Exercise input Start Marker
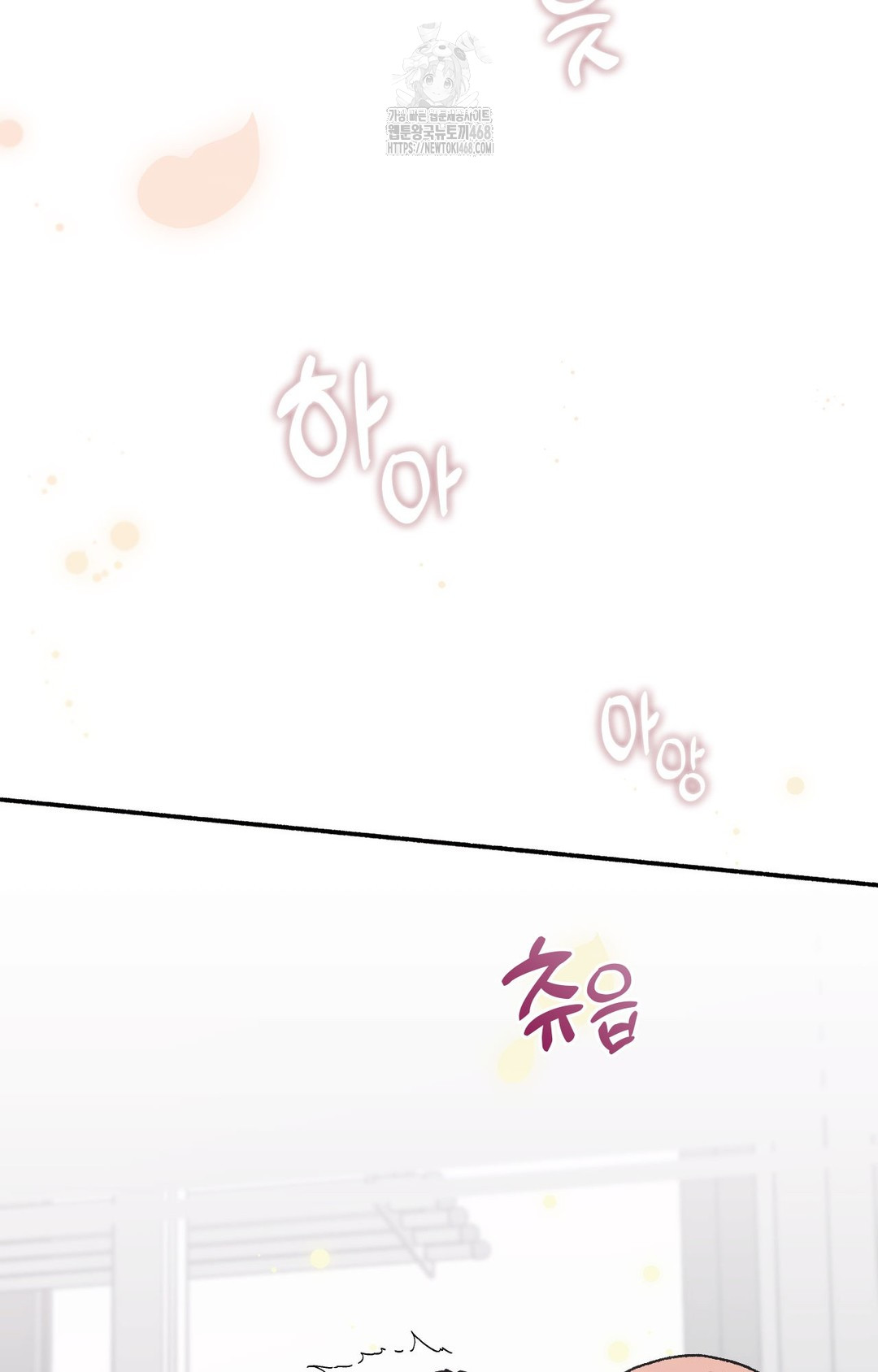Just Hold My Hand Raw Chapter 2 image 40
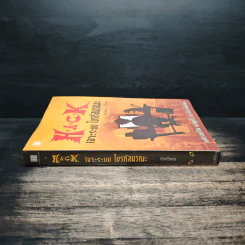Hack เจาะระบบ ไขรหัสมรณะ เล่ม 1 - EniGma รูปที่ 3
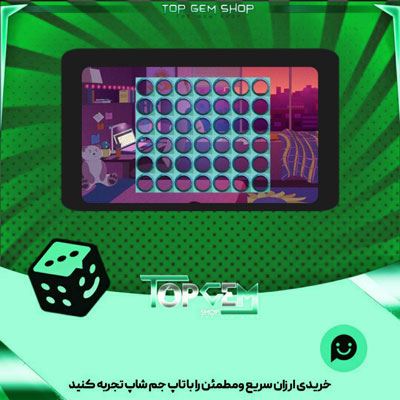 خرید آیتم زمین دوز Lo Fi  بازی پلاتو 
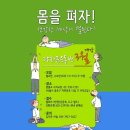 몸펴기 생활운동 이미지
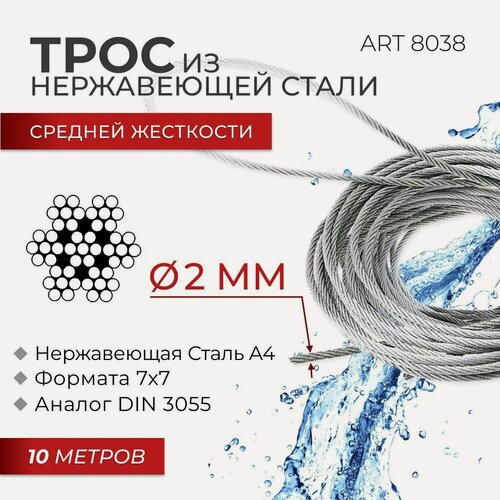 Изображение товара Трос сред. жёст. диаметр 2 мм 7х7 нерж. сталь А4 ART 8038 фасовка 10 м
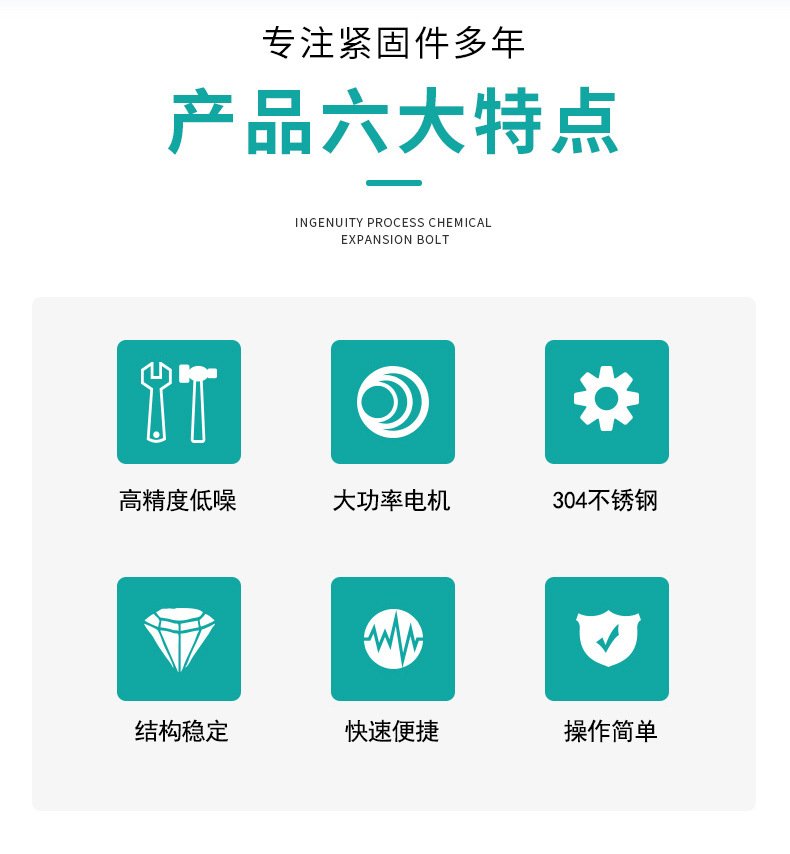全自動液體包裝機詳情圖_03.jpg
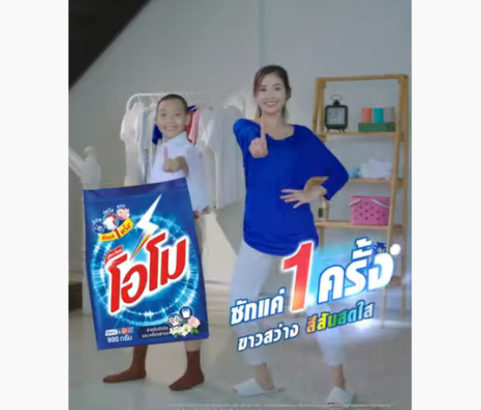 [online] omo - mom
Exercise input End Marker
#### Aim of the exercise:
Quote all seven lines above word for word, omitting the pictures.

#### Answer box:
Just Hold My Hand Raw Chapter 2 image 40
Hack เจาะระบบ ไขรหัสมรณะ เล่ม 1 - EniGma รูปที่ 3
 خرید آیتم زمین دوز Lo Fi  بازی پلاتو 
 몸펴기 생활운동 이미지
 Изображение товара Трос сред. жёст. диаметр 2 мм 7х7 нерж. сталь А4 ART 8038 фасовка 10 м
全自動液體包裝機詳情圖_03.jpg
 [online] omo - mom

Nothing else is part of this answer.